Telen Soberwood era, ante todo, un oficial leal, honesto a carta cabal, obediente a rajatabla a pesar de que pudiera cuestionar muchas de las órdenes que recibía… Y, sin embargo, en aquello se había embarcado… ¿Por qué? ¿Por un insensato concepto de fidelidad al reino? ¿Por una orden tajante e imposible de obviar? ¿Por unas deudas de juego que le habían arrojado a la cara cuando pensaba que sólo las conocían él y sus acreedores?

Había estado a punto de cuestionar la temeraria idea de su superior, el general Gorion: tomar el castillo de Dekler, uno de los baluartes más fortificados del Norte, en un audaz golpe de mano que lo hiciera caer en las golosas garras de su monarca, Morkal III el Soberbio… ¿Y todo por qué? ¿Porque su señor, Rakim Sverton, se había negado a pagar el diezmo y anunciado a bombo y platillo que dejaba de reconocer la soberanía de aquel enajenado loco que se hacía llamar rey de reyes cuando en realidad no era otra cosa que un pomposo sapo que sólo sabía croar?

Volvió a jurar para sus adentros. Todas aquellas ideas estaban ensañándose con su mente, envolviéndolo en una red de mentiras y engaños tan tupida como la que sus superiores y algunos de sus compañeros habían tejido para obligarle a participar en aquella locura…

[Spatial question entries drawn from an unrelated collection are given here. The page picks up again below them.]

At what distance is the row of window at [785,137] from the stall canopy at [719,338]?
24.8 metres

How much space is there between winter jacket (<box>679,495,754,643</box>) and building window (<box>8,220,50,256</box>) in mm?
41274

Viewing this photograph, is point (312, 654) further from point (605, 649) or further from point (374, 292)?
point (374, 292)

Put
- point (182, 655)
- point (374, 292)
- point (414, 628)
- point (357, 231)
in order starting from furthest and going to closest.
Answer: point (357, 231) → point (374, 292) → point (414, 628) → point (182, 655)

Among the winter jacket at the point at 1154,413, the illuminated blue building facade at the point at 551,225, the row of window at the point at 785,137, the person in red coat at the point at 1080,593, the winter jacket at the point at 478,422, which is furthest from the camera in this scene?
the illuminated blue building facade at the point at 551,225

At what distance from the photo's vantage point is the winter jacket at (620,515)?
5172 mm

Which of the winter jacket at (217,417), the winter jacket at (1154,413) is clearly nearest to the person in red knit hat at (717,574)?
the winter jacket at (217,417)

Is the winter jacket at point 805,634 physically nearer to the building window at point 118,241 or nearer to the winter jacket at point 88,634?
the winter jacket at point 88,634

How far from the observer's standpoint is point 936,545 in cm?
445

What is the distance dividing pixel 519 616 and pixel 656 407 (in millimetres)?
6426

Lo habían puesto al mando de un regimiento: dos mil soldados dispuestos a combatir bajo su mandato, dos mil insuficientes unidades para una empresa como aquélla, que requería una ingente provisión de armas de asedio, logística y, sobre todo, unos efectivos que deberían, cuando menos, quintuplicar la cifra que cabalgaba a sus espaldas… Y, por supuesto, ser veteranos, militares de profesión, hombres aguerridos a quienes la lucha cuerpo a cuerpo no asustara, curtidos en el fuego de la batalla, en la sangre de la muerte… No aquellos ganapanes que le habían asignado. ¡Por todos los diablos! ¿Es que acaso había algún regimiento como aquél? ¿O se habían limitado a vaciar las cárceles, las letrinas y los bajos fondos de Darekont para conformar aquella especie de horda uniformada que apenas sabía marchar en formación?
Relatos de fantasía - Castillo y traidores
No se hacía ilusiones con respecto a su destino: había sido elegido para su inmolación, se le había enviado a una misión suicida, de la que no esperaba regresar con vida, ni siquiera a pesar de las extrañas órdenes que había recibido…

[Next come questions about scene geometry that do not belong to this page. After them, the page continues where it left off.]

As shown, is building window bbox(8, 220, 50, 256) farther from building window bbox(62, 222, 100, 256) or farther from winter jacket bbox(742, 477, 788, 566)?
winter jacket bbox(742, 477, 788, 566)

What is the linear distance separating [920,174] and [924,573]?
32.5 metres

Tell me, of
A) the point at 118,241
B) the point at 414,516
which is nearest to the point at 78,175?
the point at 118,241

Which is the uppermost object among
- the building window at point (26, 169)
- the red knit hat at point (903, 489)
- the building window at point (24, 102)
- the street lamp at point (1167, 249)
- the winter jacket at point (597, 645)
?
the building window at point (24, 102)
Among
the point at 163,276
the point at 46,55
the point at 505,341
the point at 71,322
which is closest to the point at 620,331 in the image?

Se movían en aquellos momentos por el bosque de Sefelwood, a tan sólo un día de las torres de Dekler… Las frondas llegaban hasta casi la misma base de la fortaleza, lo que les permitía acercarse sin ser vistos… Mas sin duda en el baluarte sabían que llegaban, de eso no le cabía la más mínima duda… Los espías estaban a la orden del día, había tantos que lo difícil era encontrar personas que no estuvieran pasando información de un lado a otro.

Dejó entrever en su moreno rostro una leve sonrisa de contrariedad. Sin duda alguna, sabían que llegaban, alguien se había encargado de comunicárselo a Rakim: los días anteriores habían visto a algunas aves mensajeras sobrevolarlos en dirección al castillo.

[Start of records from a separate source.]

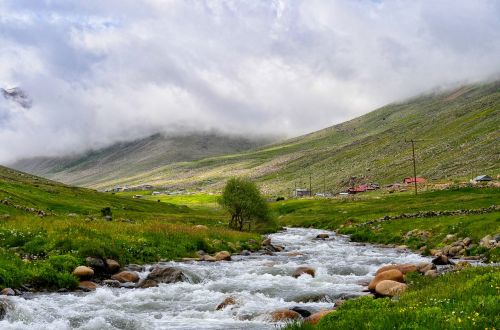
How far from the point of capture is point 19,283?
24.9 m

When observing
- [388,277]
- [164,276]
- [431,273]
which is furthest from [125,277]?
[431,273]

Tomar un lugar como aquél… Y, sobre todo, con la estrategia que se había acordado… No, no tenía caso, en su mente danzaba, por momentos, la peregrina idea de abandonar todo aquello y marcharse lejos, muy lejos, y que los reyes y señores se dedicaran a sus juegos de guerra y poder.

-Acamparemos aquí –anunció de improviso, levantando la mano-. Que los hombres monten el campamento y se preparen para hacer las guardias –ordenó a su ayudante, observándolo con sus grises ojos-. Nos pondremos en marcha de nuevo mañana por la mañana, tenemos que llegar a las murallas con la oscuridad más profunda, durante la medianoche.

-Señor, ¿puedo haceros una pregunta? –inquirió cauto el soldado.

-Adelante, Haber, hazla.

-Señor, ¿no creéis que es una locura intentar asaltar Dekler?

Y de nuevo, la maldita pregunta que llevaba haciéndose desde que comenzó la expedición…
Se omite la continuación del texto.